[start The records]

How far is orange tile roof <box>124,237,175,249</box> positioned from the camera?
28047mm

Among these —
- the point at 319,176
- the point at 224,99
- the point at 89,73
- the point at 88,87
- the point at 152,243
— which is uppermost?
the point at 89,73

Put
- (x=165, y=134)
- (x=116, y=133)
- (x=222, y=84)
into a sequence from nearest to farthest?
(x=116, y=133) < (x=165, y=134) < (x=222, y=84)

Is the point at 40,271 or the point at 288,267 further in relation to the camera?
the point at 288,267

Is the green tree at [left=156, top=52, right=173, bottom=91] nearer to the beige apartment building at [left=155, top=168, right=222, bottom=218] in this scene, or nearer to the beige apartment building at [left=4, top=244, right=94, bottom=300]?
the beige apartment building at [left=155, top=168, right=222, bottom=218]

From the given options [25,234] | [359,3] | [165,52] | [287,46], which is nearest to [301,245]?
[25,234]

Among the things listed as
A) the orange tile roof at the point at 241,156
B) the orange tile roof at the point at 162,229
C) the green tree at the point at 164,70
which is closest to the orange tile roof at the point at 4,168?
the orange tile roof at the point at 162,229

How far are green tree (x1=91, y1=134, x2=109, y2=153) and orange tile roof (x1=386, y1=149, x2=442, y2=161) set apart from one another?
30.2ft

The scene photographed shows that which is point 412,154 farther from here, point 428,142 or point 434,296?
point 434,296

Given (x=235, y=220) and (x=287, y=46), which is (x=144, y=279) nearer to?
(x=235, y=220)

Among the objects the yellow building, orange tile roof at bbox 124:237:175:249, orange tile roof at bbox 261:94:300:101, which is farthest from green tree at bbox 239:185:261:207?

[end The records]

Reproduce all of the records above, substituting "pine tree" for every occurrence of "green tree" and leaving everything else unchanged.

How far is orange tile roof <box>124,237,175,249</box> positioned from the camera?
28047mm

Among these —
- the point at 319,176
- the point at 224,99
- the point at 89,73
- the point at 88,87
- the point at 152,243
— which is uppermost?
the point at 89,73

Put
- (x=165, y=134)
- (x=116, y=133)
- (x=222, y=84)
into a sequence from nearest to farthest?
(x=116, y=133) < (x=165, y=134) < (x=222, y=84)

Is the point at 40,271 or the point at 288,267 further in relation to the camera?
the point at 288,267

Is the pine tree at [left=156, top=52, right=173, bottom=91] nearer to the beige apartment building at [left=155, top=168, right=222, bottom=218] in this scene, or nearer to the beige apartment building at [left=4, top=244, right=94, bottom=300]?
the beige apartment building at [left=155, top=168, right=222, bottom=218]

From the given options [25,234] | [359,3] | [165,52] | [287,46], which is nearest to [301,245]?
[25,234]

Among the things listed as
A) the orange tile roof at the point at 241,156
B) the orange tile roof at the point at 162,229
C) the pine tree at the point at 164,70
which is closest to the orange tile roof at the point at 4,168?
the orange tile roof at the point at 162,229

How far are pine tree (x1=91, y1=134, x2=109, y2=153) and orange tile roof (x1=386, y1=149, x2=442, y2=161) set apart from one another?
30.2ft

The scene photographed shows that which is point 412,154 farther from here, point 428,142 or point 434,296?
point 434,296

Given (x=235, y=220) and (x=287, y=46), which is (x=144, y=279) nearer to?
(x=235, y=220)

Among the objects the yellow building, orange tile roof at bbox 124:237:175:249, orange tile roof at bbox 261:94:300:101, which is farthest from pine tree at bbox 239:185:261:207?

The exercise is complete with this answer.